Quote the records word for word, from the start of the records through the line containing "37.1 metres", inclusive. Omit the pictures.
___ Dataset records
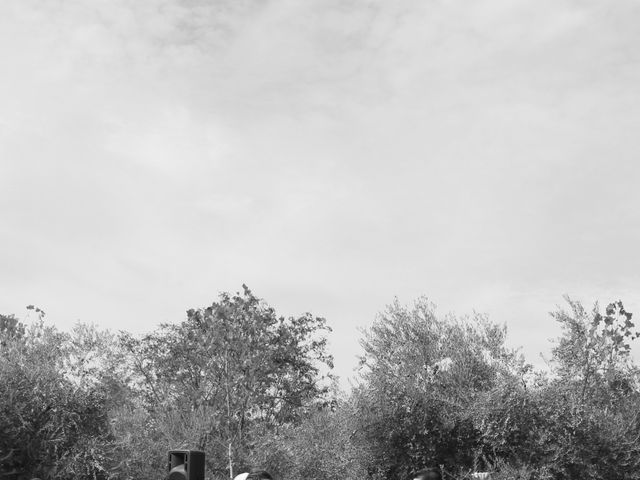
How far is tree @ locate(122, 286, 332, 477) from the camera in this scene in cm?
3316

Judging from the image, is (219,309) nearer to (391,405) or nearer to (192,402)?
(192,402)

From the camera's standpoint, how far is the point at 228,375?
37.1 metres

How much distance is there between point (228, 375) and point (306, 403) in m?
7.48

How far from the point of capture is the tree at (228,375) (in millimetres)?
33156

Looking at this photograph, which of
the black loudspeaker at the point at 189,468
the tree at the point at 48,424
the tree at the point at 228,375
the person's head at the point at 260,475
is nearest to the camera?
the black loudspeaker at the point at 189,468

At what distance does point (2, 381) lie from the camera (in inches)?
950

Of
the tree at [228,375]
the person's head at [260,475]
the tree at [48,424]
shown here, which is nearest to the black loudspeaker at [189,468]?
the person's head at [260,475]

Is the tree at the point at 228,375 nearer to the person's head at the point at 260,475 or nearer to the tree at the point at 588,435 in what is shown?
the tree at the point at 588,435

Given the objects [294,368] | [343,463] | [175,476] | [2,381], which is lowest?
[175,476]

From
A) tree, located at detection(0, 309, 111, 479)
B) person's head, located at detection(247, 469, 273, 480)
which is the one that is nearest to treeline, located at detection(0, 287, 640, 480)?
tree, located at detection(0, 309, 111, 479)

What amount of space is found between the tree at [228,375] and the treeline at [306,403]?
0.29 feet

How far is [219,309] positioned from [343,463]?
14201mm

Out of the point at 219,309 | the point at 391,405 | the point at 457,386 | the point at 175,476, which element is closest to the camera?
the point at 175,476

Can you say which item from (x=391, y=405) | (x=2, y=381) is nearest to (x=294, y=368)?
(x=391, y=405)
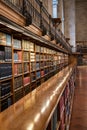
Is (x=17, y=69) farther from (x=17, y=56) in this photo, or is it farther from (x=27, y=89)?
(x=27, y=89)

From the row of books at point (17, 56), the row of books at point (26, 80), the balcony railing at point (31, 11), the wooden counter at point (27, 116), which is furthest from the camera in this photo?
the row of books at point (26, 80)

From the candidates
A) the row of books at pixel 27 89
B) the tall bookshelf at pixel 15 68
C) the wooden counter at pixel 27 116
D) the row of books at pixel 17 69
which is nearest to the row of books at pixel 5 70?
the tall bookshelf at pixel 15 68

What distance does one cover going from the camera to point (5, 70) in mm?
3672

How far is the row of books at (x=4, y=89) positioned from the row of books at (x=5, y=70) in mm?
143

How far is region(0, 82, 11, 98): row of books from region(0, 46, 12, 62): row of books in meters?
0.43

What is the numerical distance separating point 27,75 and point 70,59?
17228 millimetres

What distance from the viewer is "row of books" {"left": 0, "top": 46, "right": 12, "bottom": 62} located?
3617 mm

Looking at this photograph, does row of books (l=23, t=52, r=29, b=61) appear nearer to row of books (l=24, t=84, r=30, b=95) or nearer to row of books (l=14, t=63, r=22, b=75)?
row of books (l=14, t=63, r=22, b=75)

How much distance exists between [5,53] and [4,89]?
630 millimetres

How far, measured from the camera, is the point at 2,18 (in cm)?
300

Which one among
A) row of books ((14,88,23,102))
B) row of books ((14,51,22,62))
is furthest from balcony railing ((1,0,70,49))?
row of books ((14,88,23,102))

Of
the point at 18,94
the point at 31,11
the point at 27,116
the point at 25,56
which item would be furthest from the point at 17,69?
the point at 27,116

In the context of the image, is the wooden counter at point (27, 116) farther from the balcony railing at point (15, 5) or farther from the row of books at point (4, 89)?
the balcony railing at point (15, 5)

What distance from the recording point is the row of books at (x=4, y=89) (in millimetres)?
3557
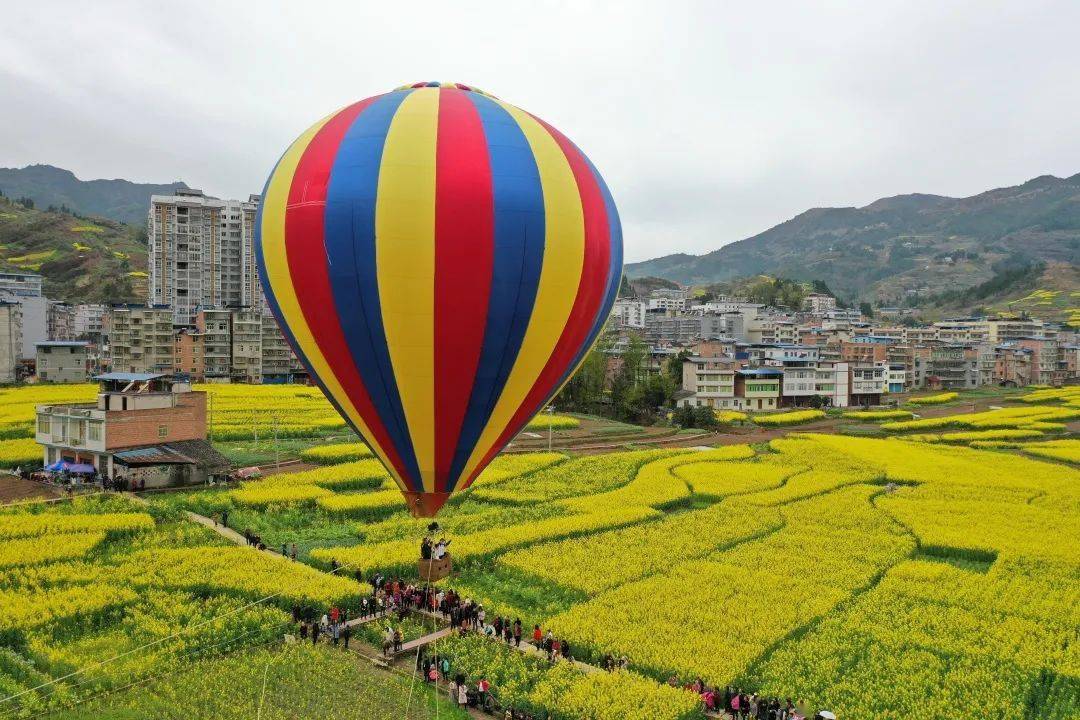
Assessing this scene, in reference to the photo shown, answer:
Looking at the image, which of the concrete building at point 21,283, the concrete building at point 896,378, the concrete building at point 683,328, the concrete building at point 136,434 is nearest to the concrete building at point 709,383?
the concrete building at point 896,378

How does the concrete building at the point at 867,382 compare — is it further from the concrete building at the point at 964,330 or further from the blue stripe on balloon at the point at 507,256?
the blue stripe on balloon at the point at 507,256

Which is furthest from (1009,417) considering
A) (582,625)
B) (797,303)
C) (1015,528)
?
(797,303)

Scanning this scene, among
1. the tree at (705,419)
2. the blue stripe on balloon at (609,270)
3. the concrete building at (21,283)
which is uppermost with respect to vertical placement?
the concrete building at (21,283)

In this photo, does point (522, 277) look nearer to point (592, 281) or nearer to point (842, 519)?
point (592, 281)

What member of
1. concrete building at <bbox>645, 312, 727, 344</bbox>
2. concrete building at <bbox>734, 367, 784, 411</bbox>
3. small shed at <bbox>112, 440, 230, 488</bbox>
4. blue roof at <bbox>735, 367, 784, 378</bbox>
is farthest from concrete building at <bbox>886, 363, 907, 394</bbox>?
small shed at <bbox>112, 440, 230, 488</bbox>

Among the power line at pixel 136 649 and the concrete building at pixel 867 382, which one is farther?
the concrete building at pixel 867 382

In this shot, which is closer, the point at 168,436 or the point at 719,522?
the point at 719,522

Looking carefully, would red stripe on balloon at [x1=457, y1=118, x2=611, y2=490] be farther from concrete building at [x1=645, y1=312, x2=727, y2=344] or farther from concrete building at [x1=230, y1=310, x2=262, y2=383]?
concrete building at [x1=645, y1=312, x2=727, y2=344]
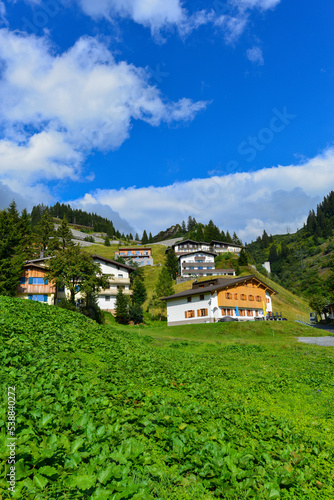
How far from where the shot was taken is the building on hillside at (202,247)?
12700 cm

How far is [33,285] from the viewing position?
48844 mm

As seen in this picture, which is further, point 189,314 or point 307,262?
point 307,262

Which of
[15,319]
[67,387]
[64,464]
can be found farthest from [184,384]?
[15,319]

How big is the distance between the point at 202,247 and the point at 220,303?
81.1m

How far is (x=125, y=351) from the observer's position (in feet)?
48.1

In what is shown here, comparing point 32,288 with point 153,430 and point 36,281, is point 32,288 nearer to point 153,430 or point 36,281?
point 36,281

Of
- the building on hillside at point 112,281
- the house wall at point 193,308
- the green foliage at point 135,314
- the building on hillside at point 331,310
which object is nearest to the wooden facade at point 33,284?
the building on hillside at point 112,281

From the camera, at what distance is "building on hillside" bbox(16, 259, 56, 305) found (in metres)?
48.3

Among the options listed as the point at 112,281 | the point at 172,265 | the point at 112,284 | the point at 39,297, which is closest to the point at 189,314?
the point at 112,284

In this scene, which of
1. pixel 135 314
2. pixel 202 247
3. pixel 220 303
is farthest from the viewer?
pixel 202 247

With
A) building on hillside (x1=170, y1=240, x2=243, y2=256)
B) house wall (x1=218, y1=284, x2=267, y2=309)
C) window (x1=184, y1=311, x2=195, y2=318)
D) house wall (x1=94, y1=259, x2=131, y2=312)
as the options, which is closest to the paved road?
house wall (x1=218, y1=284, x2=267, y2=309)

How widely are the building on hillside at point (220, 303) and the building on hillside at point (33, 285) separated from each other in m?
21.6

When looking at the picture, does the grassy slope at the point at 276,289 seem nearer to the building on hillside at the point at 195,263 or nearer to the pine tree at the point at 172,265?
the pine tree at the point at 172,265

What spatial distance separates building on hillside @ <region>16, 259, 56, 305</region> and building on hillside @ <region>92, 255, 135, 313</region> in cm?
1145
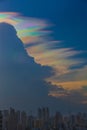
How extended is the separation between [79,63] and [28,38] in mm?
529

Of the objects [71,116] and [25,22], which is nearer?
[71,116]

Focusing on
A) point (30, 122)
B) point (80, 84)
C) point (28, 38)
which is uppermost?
______
> [Response to this exercise]:
How far is tree @ locate(122, 286, 332, 477) from the camera in this scene in cm?
3316

Judging from the image, is (219,309) nearer to (391,405) or nearer to (192,402)?
(192,402)

From the camera's standpoint, how far is the point at 228,375?
37.1 metres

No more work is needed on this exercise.